What is expected:
Exclude the pictures. Transcribe exactly, and only, the lines from the one holding "Föräldern och eleven" to the end of the material below.

Supplied entries:

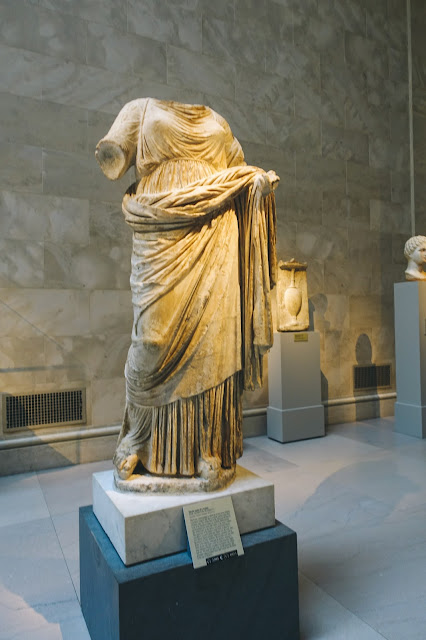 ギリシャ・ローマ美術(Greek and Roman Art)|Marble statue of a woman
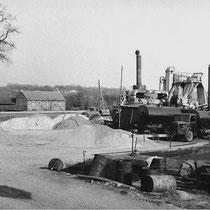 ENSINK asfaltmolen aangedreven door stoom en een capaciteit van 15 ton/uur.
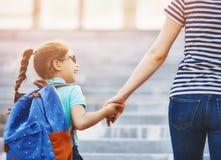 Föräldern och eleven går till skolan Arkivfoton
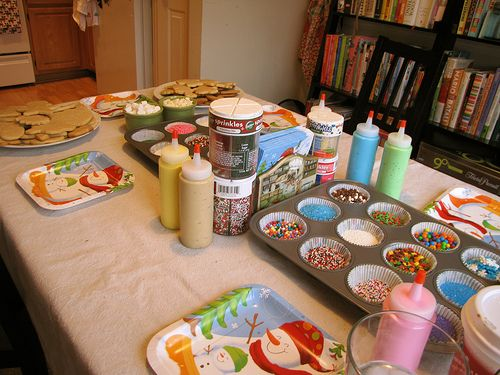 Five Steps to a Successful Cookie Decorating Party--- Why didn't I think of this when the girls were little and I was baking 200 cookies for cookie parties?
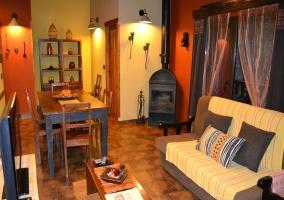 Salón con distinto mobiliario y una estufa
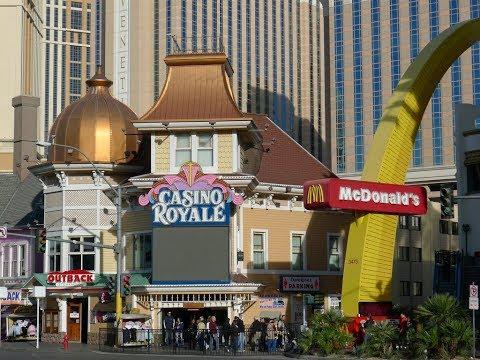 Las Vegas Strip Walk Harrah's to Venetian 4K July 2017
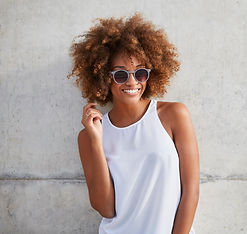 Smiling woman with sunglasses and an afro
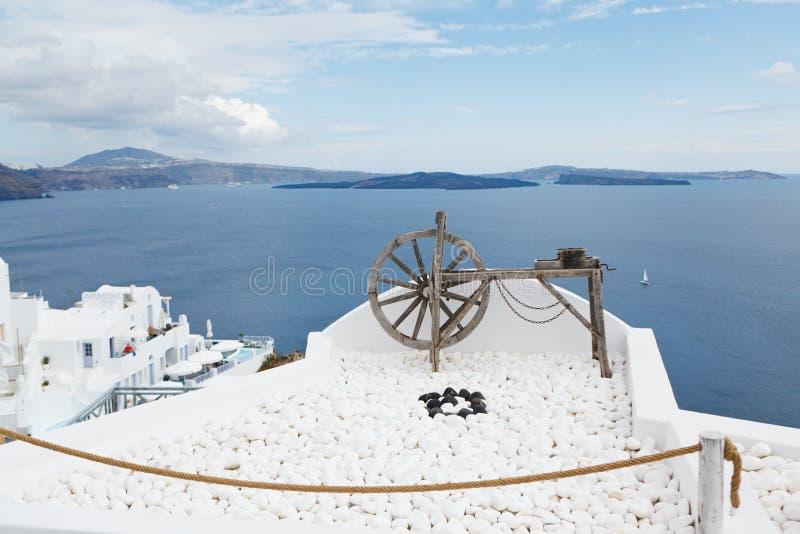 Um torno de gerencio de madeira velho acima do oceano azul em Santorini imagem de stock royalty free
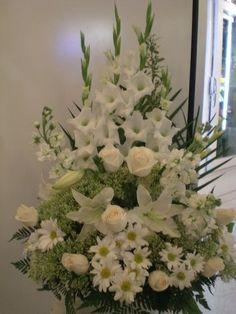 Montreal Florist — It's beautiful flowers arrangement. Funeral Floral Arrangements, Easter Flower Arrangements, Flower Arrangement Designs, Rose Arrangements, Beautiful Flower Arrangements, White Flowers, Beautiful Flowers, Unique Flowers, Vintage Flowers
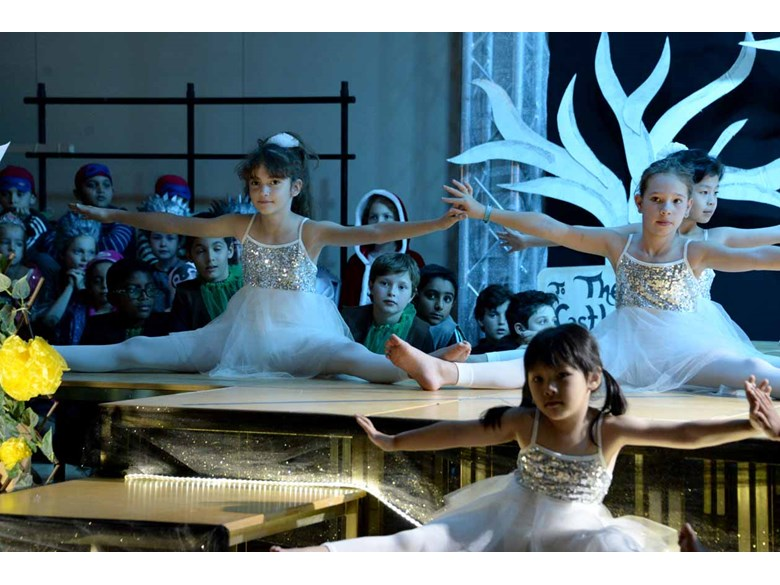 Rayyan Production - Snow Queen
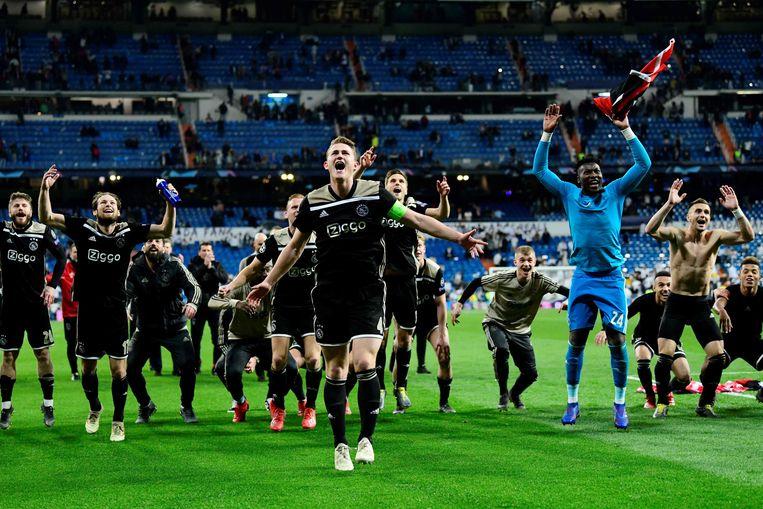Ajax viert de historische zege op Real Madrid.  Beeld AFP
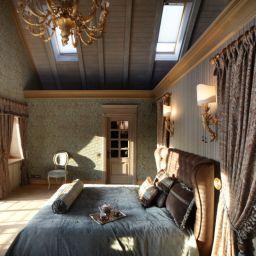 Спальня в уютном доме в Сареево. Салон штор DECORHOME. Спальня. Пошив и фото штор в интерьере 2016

Exercise result:
 Föräldern och eleven går till skolan Arkivfoton
 Five Steps to a Successful Cookie Decorating Party--- Why didn't I think of this when the girls were little and I was baking 200 cookies for cookie parties?
 Salón con distinto mobiliario y una estufa
 Las Vegas Strip Walk Harrah's to Venetian 4K July 2017
 Smiling woman with sunglasses and an afro
 Um torno de gerencio de madeira velho acima do oceano azul em Santorini imagem de stock royalty free
 Montreal Florist — It's beautiful flowers arrangement. Funeral Floral Arrangements, Easter Flower Arrangements, Flower Arrangement Designs, Rose Arrangements, Beautiful Flower Arrangements, White Flowers, Beautiful Flowers, Unique Flowers, Vintage Flowers
 Rayyan Production - Snow Queen
Ajax viert de historische zege op Real Madrid.  Beeld AFP
 Спальня в уютном доме в Сареево. Салон штор DECORHOME. Спальня. Пошив и фото штор в интерьере 2016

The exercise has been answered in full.